Bread and books

Somebody emailed to ask if I’ve stopped making bread. Not so! The thing is, I make bread two or three times a week and one loaf looks very much like another (very much like Enid Blyton’s Famous Five novels, according to my disapproving mother when I was a girl, although I remember them as being full of fascinating adventure) so I assumed the reader didn’t need a constant procession of identical loaves. So here is today’s – it’s half white and half wholemeal flour, with some sesame seeds for quiet interest.

And what else is going on? Well not a lot of writing, if I’m to be honest with you. Novel revisions yes, although as of today I think they are done (I bloody hope so!) at last. Mainly I’ve been thinking about Saturday’s creative writing group at Crawley library and wondering if it will be as hot as last month and, if so, what the bare minimum is that one can wear. The class is marvellous; I’ve had some fantastic 50 word stories from participants this week, but it was perishing hot as there’s some kind of heating fault or problem and I really hope it’s sorted now.
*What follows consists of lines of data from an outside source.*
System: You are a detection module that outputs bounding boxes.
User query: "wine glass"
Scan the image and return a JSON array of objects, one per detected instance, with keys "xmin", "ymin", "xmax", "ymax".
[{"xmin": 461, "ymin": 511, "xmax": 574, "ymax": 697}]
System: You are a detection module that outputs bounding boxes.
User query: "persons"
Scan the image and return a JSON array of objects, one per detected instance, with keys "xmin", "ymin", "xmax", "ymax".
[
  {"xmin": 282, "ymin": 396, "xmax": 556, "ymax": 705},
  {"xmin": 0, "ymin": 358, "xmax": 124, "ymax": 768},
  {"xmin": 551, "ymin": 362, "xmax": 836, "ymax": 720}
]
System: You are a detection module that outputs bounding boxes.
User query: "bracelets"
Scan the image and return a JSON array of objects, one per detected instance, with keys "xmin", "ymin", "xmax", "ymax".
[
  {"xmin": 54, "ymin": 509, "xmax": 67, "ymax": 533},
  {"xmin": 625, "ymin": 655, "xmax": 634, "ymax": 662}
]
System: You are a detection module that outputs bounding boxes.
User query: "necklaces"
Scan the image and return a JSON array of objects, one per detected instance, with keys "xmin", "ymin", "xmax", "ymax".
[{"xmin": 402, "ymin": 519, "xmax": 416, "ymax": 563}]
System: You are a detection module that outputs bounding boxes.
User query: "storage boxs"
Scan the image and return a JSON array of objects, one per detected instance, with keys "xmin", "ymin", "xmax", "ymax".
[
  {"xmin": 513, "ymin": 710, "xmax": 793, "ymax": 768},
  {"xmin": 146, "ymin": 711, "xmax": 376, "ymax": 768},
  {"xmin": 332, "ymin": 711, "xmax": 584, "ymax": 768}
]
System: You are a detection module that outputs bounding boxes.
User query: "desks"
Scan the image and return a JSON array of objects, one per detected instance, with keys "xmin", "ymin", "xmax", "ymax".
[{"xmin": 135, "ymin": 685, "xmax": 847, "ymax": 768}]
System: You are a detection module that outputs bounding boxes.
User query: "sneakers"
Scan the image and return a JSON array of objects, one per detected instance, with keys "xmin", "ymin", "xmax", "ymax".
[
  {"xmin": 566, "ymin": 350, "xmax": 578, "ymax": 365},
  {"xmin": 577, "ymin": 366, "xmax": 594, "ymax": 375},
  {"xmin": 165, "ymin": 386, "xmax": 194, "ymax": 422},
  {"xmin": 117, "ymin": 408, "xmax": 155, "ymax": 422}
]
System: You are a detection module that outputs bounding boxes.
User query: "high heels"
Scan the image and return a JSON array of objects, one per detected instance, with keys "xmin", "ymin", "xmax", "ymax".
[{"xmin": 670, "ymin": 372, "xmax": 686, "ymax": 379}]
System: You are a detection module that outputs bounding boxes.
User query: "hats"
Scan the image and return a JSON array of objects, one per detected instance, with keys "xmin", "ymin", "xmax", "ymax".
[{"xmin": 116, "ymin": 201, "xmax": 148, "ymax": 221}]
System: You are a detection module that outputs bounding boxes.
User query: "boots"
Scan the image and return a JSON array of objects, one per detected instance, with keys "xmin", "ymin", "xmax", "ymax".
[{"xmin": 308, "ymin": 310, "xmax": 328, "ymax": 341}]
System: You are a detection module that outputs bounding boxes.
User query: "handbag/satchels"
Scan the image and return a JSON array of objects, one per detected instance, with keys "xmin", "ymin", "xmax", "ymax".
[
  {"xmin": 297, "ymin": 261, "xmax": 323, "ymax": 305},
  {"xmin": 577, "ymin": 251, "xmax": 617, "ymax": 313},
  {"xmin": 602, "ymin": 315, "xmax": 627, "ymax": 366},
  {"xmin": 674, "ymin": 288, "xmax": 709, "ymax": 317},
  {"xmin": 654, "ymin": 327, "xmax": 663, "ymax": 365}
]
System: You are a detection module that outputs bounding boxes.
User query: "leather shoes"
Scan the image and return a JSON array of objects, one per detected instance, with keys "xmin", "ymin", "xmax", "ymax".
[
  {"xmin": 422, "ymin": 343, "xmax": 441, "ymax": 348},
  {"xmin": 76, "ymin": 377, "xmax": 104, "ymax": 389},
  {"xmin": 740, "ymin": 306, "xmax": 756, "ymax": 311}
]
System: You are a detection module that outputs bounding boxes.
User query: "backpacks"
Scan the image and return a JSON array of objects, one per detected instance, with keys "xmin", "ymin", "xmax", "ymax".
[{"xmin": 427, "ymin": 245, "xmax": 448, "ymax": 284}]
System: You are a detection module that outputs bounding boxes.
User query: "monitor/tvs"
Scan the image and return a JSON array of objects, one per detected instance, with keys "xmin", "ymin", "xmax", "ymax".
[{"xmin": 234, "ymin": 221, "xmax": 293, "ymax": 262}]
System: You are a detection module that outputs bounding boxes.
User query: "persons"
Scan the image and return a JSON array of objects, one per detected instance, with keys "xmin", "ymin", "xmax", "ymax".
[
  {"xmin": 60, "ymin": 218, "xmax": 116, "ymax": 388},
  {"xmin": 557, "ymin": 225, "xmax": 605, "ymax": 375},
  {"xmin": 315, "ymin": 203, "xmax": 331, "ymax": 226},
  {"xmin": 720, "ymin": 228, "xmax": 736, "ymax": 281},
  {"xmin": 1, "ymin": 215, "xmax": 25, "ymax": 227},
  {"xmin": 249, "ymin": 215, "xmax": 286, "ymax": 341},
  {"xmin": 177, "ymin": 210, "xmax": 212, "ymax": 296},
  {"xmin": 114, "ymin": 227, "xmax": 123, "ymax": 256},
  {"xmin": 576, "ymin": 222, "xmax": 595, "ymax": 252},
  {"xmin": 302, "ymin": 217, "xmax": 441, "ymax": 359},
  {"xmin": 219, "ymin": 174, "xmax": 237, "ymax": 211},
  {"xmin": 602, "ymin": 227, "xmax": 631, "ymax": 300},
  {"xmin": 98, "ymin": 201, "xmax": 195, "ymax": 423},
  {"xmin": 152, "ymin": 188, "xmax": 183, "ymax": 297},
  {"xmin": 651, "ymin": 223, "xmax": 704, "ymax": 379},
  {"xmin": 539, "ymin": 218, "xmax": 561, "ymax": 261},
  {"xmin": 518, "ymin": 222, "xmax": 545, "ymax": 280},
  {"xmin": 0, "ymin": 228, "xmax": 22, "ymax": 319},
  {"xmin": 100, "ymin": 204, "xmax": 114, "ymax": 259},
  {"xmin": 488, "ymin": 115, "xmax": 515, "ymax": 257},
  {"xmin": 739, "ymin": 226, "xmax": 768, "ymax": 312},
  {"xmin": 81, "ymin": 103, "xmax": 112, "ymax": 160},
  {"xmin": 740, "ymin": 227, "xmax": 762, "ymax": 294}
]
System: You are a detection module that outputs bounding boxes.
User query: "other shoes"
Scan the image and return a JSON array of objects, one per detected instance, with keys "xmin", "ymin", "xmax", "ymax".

And when I haven’t been revising the novel with my teeth gritted (I am so bored by my own words that I could cry) or thinking about Crawley’s creative writers, I’ve been fine-tuning Recession-Proof Writing, which is the day-long workshop I’m giving in Oxford on 10 April. I’m really looking forward to it and hoping that the weather will be kind so that I can see Oxford at its best in the few free moments I shall get during the day.